TUGAS 1> Menurut karya tulis tentang Candi Borobudur, siapa pendiri Borobudur dan sekitar tahun berapa?
TUGAS 2> Mohon tuliskan ulang bagian karya tulis tentang Candi Borobudur yang dibuka dengan kata-kata "B. Rumusan Masalah" dan ditutup dengan "adalah candi Borobudur.".
TUGAS 3> Sebutkan semua nama tempat yang dipakai bagian "Latar Belakang" dalam karya tulis tentang Candi Borobudur untuk menjelaskan letak candi itu.

KUTIPAN TEKS>

Karya Tulis - Candi Borobudur - Kelas VIII

BAB I
PENDAHULUAN
BAB I
PENDAHULUAN

A. Latar Belakang
Candi Borobudur terletak di Desa Borobudur, Kabupaten Magelang, Jawa Tengah. Candi Borobudur merupakan candi Budha terbesar kedua setelah candi Ankor Wat. Lokasi candi adalah kurang lebih 100 km disebelah barat daya Semarang dan 40 km disebelah barat laut Yogyakarta. Candi Borobudur didirikan oleh penganut agama Budha Mahayana sekitar tahun 800-an Masehi pada masa pemerintahan Wangsa Syailendra. Pendiri Borobudur adalah raja dari dinasti Syailndra bernama Samaratungga sekitar 824 M. Bangunan Borobudur berbentuk punden berundak terdiri dari 10 tingkat tingginya 42 meter sebelum direnovasi dan 34,5 meter setela direnovasi karena tingkat paling bawah digunakan sebagai penahanan. Arti atau makna candi Borobudur secara filosofis merupakan lambang dari alam semesta atau dunia COSMOS. Dan candi ini juga digunakan sebagai tempat penganut Budha atau sebagai salah satu kepercayaan orang-orang Budha terhadap Tuhannya.
Fungsi candi Borobudur
1) Tempat menyimpan relic atau disebut Dhatugarba
2) Tempat sembahyang atau beribadah Budha
3) Merupakan lambang suci bagu umat Budha
4) Tanda pengingatan dan penghormatan sang Budha
Selain diatas candi Borobudur juga sebagai tempat taman wisata. Untuk itu kami ingin mengetahui asal-usul candi Borobudur

B. Rumusan Masalah
1) Bagaimana sejarah candi Borobudur

C. Tujuan Penelitian
1. Mengetahui lebih dalam sejarah candi Borobudur
2. Untuk menambah wawasan dan ilmu pengetahuan

BAB II
PEMBAHASAN
A. Beberapa Penafsiran Nama Borobudur
Berbagai pendapat dari para ahli antara lain :
1. Kitab Negara Kertagama
Naskah dari tahun 1365 Masehi yaitu kitab Negara Kertagama karangan Mpu Prapanca, menyebutkan kata “ Budur” untuk sebuah bangunan agama Budha dari aliran Wajradha. Kemungkinan yang ada nama “Budur” tersebut tidak lain adalah candi Borobudur.

2. Sir Thomas Stamford Raffles
Penafsiran tentang candi Borobudur juga telah dilakukan oleh Raffles berdasarkan keterangan dari masyarakat luas yang menafsirkan bahwa “Budur” merupakan bentuk lain dari “Budo” yang dalam bahasa jawa berarti kuno. Tetapi bila dikaitkan dengan Borobudur berarti “Boro Jaman Kuno” jelas tidak mengandung suatu pengertian yang dapat dikaitkan dengan candi Borobudur. Dengan demikian Borobudur berarti Sang Budha yang Agung.
Namun karena “Bhara” dalam bahasa jawa kuno dapat diartikan banyak, maka Borobudur dapat juga berarti “Budha yang banyak”.

Butir dari kumpulan data:
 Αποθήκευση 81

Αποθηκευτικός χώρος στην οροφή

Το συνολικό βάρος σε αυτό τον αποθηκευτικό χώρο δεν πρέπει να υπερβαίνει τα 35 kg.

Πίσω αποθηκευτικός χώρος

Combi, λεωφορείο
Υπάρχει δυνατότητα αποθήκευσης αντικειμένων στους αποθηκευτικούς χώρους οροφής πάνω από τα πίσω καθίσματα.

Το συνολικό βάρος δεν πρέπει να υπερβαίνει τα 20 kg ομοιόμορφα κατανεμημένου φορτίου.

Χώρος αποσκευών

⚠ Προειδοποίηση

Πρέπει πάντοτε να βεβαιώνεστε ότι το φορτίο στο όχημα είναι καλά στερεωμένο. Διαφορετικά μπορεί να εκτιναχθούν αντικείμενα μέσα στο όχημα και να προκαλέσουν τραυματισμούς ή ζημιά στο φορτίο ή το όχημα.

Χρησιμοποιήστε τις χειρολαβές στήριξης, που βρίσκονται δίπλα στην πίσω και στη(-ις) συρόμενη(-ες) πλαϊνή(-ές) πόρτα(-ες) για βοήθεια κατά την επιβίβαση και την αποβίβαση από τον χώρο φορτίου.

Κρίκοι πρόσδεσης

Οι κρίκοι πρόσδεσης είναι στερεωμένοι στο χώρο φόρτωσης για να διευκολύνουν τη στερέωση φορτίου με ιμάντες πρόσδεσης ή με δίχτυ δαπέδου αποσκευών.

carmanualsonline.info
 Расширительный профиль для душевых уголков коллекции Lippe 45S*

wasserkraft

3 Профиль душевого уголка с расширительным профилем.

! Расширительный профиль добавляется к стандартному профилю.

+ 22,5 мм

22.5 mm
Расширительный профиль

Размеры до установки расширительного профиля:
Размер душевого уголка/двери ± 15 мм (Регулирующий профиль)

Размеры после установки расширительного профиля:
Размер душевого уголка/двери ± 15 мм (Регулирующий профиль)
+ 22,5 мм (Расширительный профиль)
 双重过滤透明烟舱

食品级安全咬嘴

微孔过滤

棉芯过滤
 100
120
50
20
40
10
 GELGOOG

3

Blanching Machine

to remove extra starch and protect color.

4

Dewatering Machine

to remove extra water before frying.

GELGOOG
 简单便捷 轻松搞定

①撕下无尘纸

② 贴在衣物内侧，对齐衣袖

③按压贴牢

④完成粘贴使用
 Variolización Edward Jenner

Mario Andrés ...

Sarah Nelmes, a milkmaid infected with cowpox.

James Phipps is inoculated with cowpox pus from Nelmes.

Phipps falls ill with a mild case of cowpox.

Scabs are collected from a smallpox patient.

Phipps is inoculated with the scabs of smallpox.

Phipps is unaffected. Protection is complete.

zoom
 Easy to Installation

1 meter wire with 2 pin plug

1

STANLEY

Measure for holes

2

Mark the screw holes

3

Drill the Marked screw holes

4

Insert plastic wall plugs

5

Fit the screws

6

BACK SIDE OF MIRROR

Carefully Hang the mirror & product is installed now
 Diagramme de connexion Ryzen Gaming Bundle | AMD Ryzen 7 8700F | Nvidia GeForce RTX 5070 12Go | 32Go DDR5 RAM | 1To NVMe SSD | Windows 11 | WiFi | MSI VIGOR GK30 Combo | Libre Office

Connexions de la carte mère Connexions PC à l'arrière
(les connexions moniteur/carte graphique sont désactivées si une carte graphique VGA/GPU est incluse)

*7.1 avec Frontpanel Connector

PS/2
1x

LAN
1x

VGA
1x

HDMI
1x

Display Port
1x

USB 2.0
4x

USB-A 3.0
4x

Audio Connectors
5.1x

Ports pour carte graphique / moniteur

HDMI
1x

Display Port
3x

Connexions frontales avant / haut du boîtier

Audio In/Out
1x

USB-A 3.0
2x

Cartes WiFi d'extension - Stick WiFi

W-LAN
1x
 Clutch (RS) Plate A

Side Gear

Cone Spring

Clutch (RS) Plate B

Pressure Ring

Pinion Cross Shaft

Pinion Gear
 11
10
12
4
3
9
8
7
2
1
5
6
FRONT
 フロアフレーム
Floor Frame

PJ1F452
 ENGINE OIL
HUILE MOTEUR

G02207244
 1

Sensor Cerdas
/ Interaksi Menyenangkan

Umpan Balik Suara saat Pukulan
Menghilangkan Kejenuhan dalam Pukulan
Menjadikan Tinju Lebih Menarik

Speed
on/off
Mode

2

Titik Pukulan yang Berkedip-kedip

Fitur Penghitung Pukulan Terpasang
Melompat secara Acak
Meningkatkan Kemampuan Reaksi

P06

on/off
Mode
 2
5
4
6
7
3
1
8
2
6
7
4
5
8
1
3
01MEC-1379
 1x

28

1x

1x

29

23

HASIL 1> Samaratungga, sekitar 824 M.

HASIL 2>
B. Rumusan Masalah
1) Bagaimana sejarah candi Borobudur

C. Tujuan Penelitian
1. Mengetahui lebih dalam sejarah candi Borobudur
2. Untuk menambah wawasan dan ilmu pengetahuan

BAB II
PEMBAHASAN
A. Beberapa Penafsiran Nama Borobudur
Berbagai pendapat dari para ahli antara lain :
1. Kitab Negara Kertagama
Naskah dari tahun 1365 Masehi yaitu kitab Negara Kertagama karangan Mpu Prapanca, menyebutkan kata “ Budur” untuk sebuah bangunan agama Budha dari aliran Wajradha. Kemungkinan yang ada nama “Budur” tersebut tidak lain adalah candi Borobudur.

HASIL 3> Desa Borobudur, Kabupaten Magelang, Jawa Tengah, Semarang, Yogyakarta